Question 4 True / False
Symbolic threat — the perception that an out-group threatens in-group values, moral standards, or worldview — is often a stronger predictor of prejudice than realistic competition over material resources.
TTrue
FFalse
Answer: True
Stephan and Stephan's Integrated Threat Theory identifies symbolic threat as frequently the most powerful predictor of prejudice in contemporary diverse societies. Material conditions may improve (reducing realistic threat) while value-based differences remain or intensify. This explains why prejudice often persists or increases even as economic competition decreases — exposure to different values can feel more threatening than competition for jobs. Symbolic threat also helps explain why highly educated, economically secure individuals can hold strong prejudices.
Question 5 Short Answer
Why does intergroup contact sometimes fail to reduce prejudice — or even increase it — despite giving people direct exposure to out-group members?

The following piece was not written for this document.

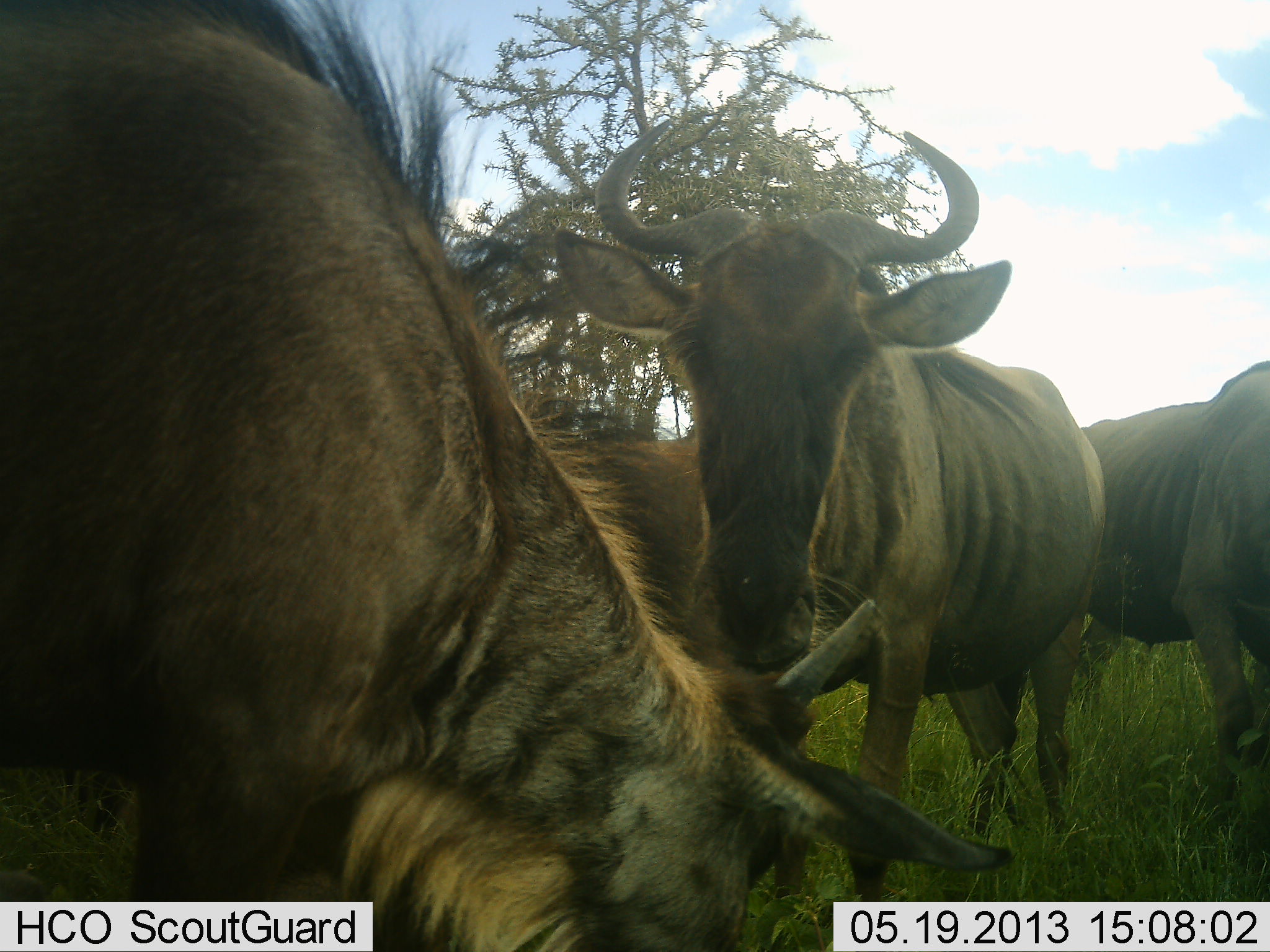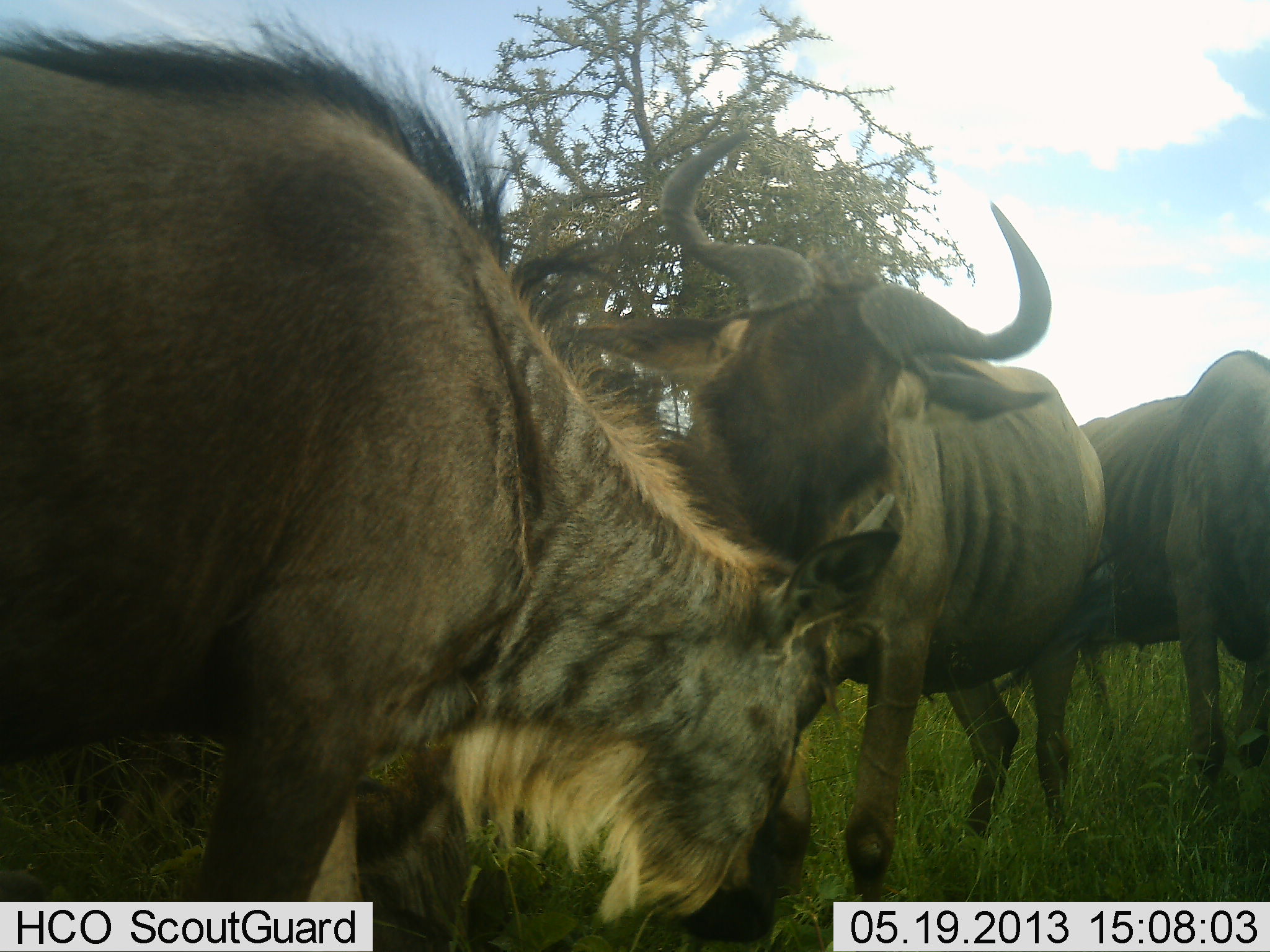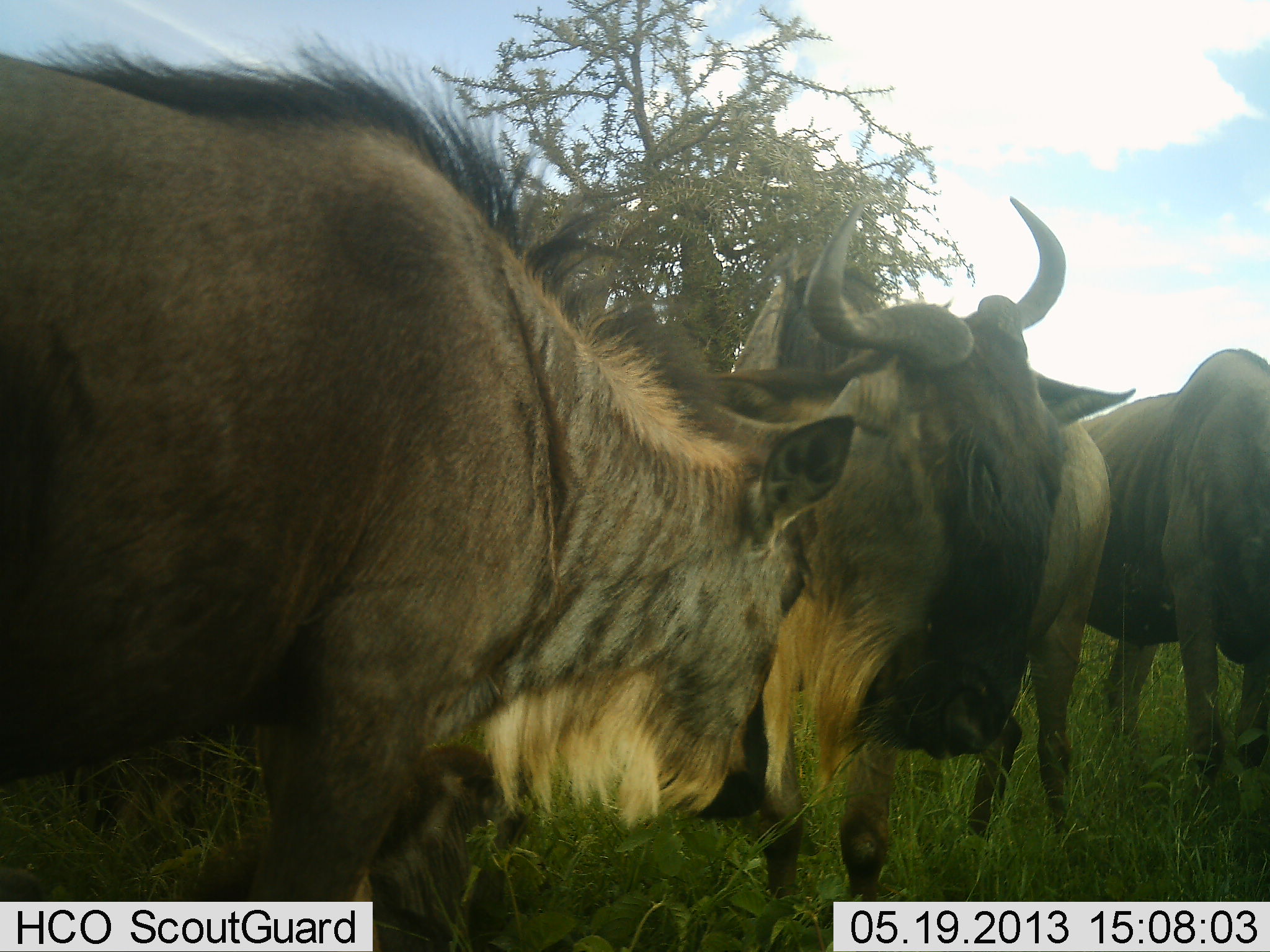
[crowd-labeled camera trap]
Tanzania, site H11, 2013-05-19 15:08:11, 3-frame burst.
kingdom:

Think about your answer, then reveal below.
Model answer: Contact without the right structural conditions fails because it does not address the underlying mechanisms driving prejudice: intergroup anxiety and threat perception. If contact occurs between groups of unequal status, in a competitive rather than cooperative context, or without institutional support, it can confirm negative expectations. Anxious or awkward interactions are attributed to out-group members' characteristics rather than to the situational factors producing the anxiety, reinforcing stereotypes. Contact is only the opportunity for change — the conditions that accompany it determine whether anxiety is reduced or amplified.
The contact hypothesis is often misread as the claim that exposure to out-group members reduces prejudice. The research-supported version is more precise: contact under specific conditions reduces prejudice because those conditions address the anxiety and threat mechanisms. Equal status, common goals, cooperation, and institutional support each target a different mechanism. Without them, contact may provide evidence that confirms prejudiced expectations, particularly when anxiety makes interactions go badly and that failure is attributed to the out-group rather than the situation.